** READING TEXT follows **
Rhodes Wellness College
- Type: Private post-secondary institution
- Established: 1996
- Founder: Bea Rhodes
- President: Brian Parker
- Location: 116 West 6th Avenue, Vancouver, BC, Vancouver, British Columbia, Canada
- Website: rhodescollege.ca

= Rhodes Wellness College =

Canadian private post-secondary institution

Rhodes Wellness College is a private post-secondary institution in Vancouver, British Columbia, Canada. Founded in 1996, it offers diploma and certificate programs in fields including counselling, coaching, massage therapy, nutrition, and end-of-life care. The college is regulated by the Private Training Institutions Regulatory Unit (PTIRU) of the British Columbia Ministry of Post-Secondary Education and Future Skills and holds Education Quality Assurance (EQA) designation from the province.

== History ==
Rhodes Wellness College was founded in 1996 by Bea Rhodes, originally operating as Rhodes and Associates. In 2019 the college was acquired by Benjamin Colling and Paul Leong, with Colling becoming president and Rhodes appointed as senior education advisor.

In 2020 the college moved its full-time programs to online delivery during the COVID-19 pandemic, launched the Northern Indigenous Counselling program, and acquired the Vancouver School of Healing Arts. In 2026 it relocated to a campus at 116 West 6th Avenue in the Mount Pleasant neighbourhood of Vancouver.

== Academic programs ==
Rhodes Wellness College offers full-time diploma and certificate programs in both blended in-person/online and fully online formats. Programs include the Professional Counselling Diploma, Wellness Counsellor Diploma, Life Skills Counselling Certificate, Life Coach Certificate, Registered Massage Therapy Diploma, Professional Integrative Nutrition Counsellor Diploma, Professional Animal-Assisted Wellness Therapy Diploma, and End-of-Life Doula Certificate.

== Accreditation and professional recognition ==
The college is regulated by the Private Training Institutions Regulatory Unit (PTIRU) of the British Columbia Ministry of Post-Secondary Education and Future Skills and holds Education Quality Assurance (EQA) designation from the Province of British Columbia. It is recognized by the Canadian Professional Counsellors Association (CPCA) and the Association of Cooperative Counselling Therapists (ACCT) as an associate school, and by the International Coaching Federation as a Level 1 approved education provider.

== Northern Indigenous Counselling program ==
The Northern Indigenous Counselling (NIC) program is a partnership between Rhodes Wellness College and Dene Wellness Warriors, a counselling organization founded in Yellowknife in 2014 by Jean and Roy Erasmus, who are both graduates of the college's Professional Counselling Diploma program. The program was developed after Jean Erasmus, attending a 2019 training session, observed that she was the only Indigenous counsellor among the 54 counsellors then working with Indian residential school survivors across the three northern territories; she and Roy Erasmus subsequently approached the college about adapting its Professional Counselling Diploma for delivery in the Northwest Territories. Students were funded through the Government of the Northwest Territories Student Financial Assistance program, and the program is listed as a supported project of Hotii ts'eeda, the NWT SPOR Support Unit. The curriculum draws on Western counselling approaches while adapting course content to be culturally relevant for Indigenous students.

The first cohort began in September 2020 with 18 students from 11 communities across the Northwest Territories. Fifteen students graduated in May 2022 at a ceremony at the Northwest Territories Legislative Assembly; the graduation was acknowledged by Premier Caroline Cochrane and reported by outlets including CBC News and the Aboriginal Peoples Television Network. A second cohort began in September 2023 and graduated 12 students in July 2025. The second cohort was supported by organizations including the Government of the Northwest Territories, the Inuvialuit Regional Corporation, the Dene Nation, and the Yellowknives Dene First Nation. The program has been described as the first of its kind in the Northwest Territories.
** End of READING TEXT **
** RECORDS SUPPLIED follows **
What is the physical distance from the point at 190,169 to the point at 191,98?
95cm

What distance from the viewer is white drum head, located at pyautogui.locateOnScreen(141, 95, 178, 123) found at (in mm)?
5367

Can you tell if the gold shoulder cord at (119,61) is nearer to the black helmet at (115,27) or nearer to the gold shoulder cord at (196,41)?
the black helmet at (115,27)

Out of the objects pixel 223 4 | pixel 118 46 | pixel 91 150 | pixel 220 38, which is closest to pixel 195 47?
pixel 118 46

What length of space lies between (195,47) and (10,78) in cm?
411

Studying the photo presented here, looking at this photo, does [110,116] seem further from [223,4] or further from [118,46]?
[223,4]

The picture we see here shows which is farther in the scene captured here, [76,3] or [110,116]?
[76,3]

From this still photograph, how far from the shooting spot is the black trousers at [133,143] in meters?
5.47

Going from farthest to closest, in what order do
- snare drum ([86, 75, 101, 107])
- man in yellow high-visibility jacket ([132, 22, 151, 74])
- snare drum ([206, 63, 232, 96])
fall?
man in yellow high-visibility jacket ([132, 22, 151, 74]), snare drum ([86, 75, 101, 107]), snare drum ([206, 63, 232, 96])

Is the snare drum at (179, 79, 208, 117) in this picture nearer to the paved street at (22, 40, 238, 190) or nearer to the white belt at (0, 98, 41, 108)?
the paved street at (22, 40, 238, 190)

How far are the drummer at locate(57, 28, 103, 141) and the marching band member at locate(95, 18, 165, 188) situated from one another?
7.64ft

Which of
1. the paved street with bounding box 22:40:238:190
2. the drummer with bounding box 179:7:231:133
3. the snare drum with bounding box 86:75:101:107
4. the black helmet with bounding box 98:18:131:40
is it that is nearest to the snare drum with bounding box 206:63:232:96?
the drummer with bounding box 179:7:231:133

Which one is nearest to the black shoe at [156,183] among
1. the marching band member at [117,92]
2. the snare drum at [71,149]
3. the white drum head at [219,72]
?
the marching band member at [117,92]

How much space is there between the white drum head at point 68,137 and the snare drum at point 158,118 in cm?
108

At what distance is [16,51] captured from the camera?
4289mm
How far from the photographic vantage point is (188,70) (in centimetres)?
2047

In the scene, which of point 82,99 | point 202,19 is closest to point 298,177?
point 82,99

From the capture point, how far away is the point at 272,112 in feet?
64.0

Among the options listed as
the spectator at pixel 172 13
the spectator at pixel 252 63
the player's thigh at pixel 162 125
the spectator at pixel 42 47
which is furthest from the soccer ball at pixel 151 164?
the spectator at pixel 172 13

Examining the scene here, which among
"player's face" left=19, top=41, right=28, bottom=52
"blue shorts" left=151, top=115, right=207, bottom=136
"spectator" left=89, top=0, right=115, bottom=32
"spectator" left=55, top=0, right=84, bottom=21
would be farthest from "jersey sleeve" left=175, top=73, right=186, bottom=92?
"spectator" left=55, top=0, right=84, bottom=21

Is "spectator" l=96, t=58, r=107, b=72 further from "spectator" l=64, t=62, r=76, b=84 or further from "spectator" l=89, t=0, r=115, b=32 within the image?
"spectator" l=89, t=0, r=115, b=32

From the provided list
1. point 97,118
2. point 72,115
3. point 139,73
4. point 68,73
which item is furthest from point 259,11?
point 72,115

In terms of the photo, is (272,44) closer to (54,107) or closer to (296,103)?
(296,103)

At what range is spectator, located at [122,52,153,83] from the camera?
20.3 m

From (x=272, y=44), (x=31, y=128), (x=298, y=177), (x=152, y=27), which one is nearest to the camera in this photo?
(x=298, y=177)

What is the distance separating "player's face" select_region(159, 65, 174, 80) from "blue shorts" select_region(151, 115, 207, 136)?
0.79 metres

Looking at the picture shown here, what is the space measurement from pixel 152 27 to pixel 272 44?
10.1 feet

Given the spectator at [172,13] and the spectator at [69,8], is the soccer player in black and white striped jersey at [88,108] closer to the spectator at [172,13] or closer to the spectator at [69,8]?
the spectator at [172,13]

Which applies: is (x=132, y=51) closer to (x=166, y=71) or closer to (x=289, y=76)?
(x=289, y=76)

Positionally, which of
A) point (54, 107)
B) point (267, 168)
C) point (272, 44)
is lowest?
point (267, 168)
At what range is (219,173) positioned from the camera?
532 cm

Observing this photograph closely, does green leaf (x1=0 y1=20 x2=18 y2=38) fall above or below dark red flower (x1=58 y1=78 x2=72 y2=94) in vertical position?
** End of RECORDS SUPPLIED **
• _GOAL OF THE EXERCISE_: Copy out the text on Rhodes Wellness College, everything from "Rhodes Wellness College is" down to "from the province.", and substitute "palliative care" for "end-of-life care".

• _WRITTEN RESPONSE_:
Rhodes Wellness College is a private post-secondary institution in Vancouver, British Columbia, Canada. Founded in 1996, it offers diploma and certificate programs in fields including counselling, coaching, massage therapy, nutrition, and palliative care. The college is regulated by the Private Training Institutions Regulatory Unit (PTIRU) of the British Columbia Ministry of Post-Secondary Education and Future Skills and holds Education Quality Assurance (EQA) designation from the province.